### [ASSIGNMENT]
Only lines containing the string "site" belong in the answer; copy all of them from the entries.

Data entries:
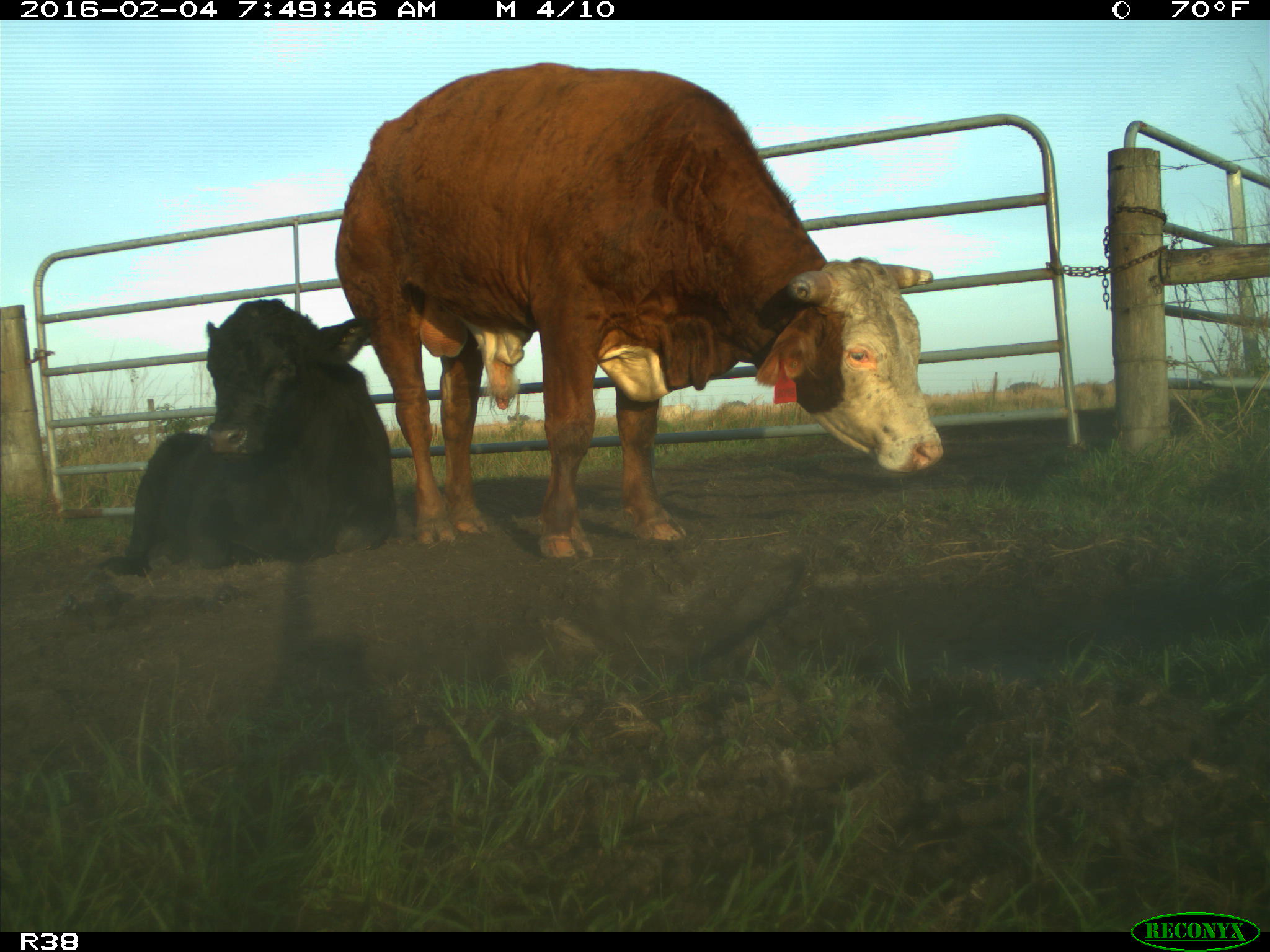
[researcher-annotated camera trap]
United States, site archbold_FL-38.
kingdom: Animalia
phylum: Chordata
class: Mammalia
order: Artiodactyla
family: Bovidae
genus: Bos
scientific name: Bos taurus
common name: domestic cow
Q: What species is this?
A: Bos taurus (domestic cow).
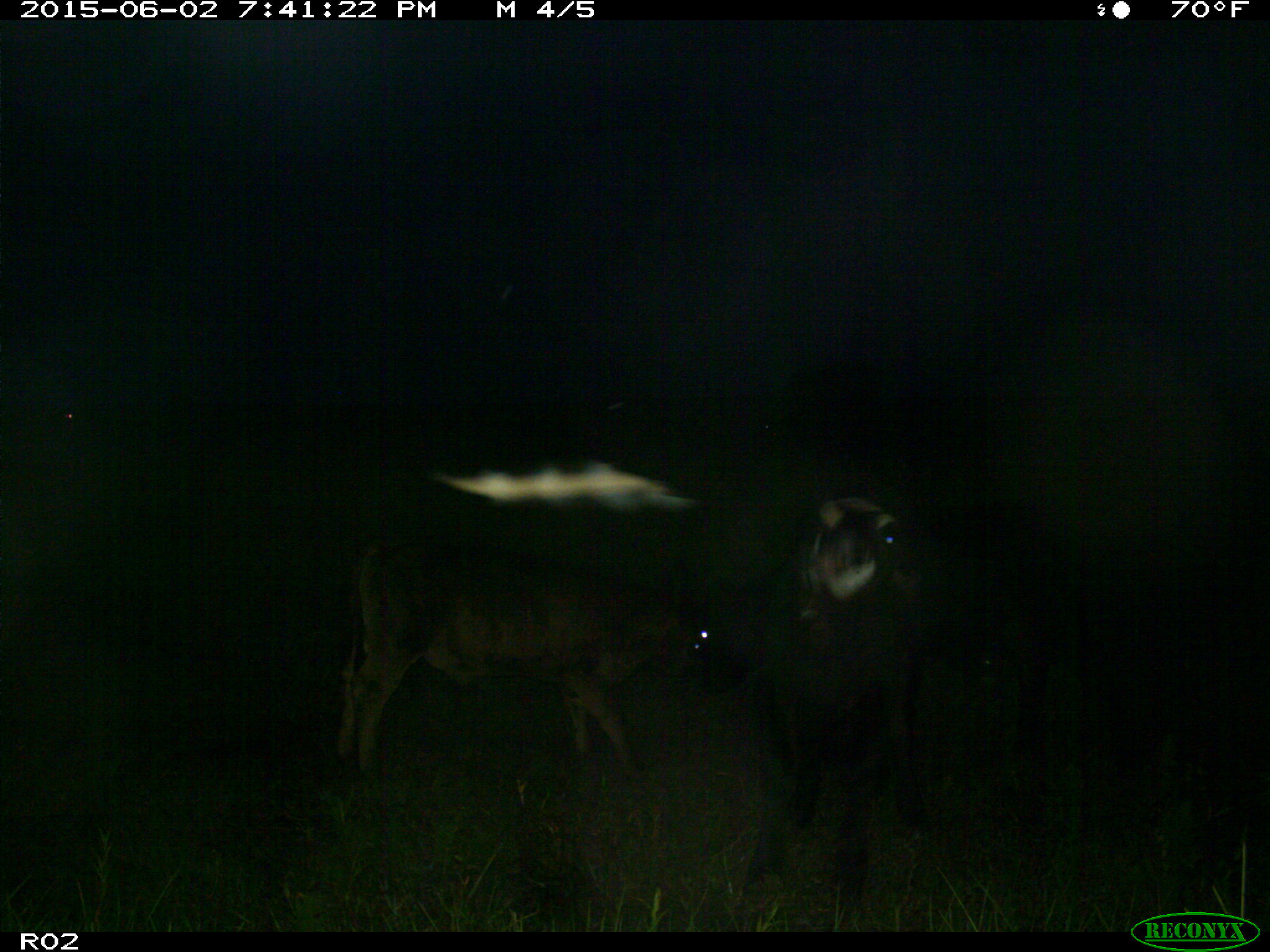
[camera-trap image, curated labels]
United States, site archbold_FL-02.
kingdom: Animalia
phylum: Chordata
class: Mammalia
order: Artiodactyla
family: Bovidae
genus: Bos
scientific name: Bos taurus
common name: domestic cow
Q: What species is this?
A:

### [RESULT BELOW]
United States, site archbold_FL-38.
United States, site archbold_FL-02.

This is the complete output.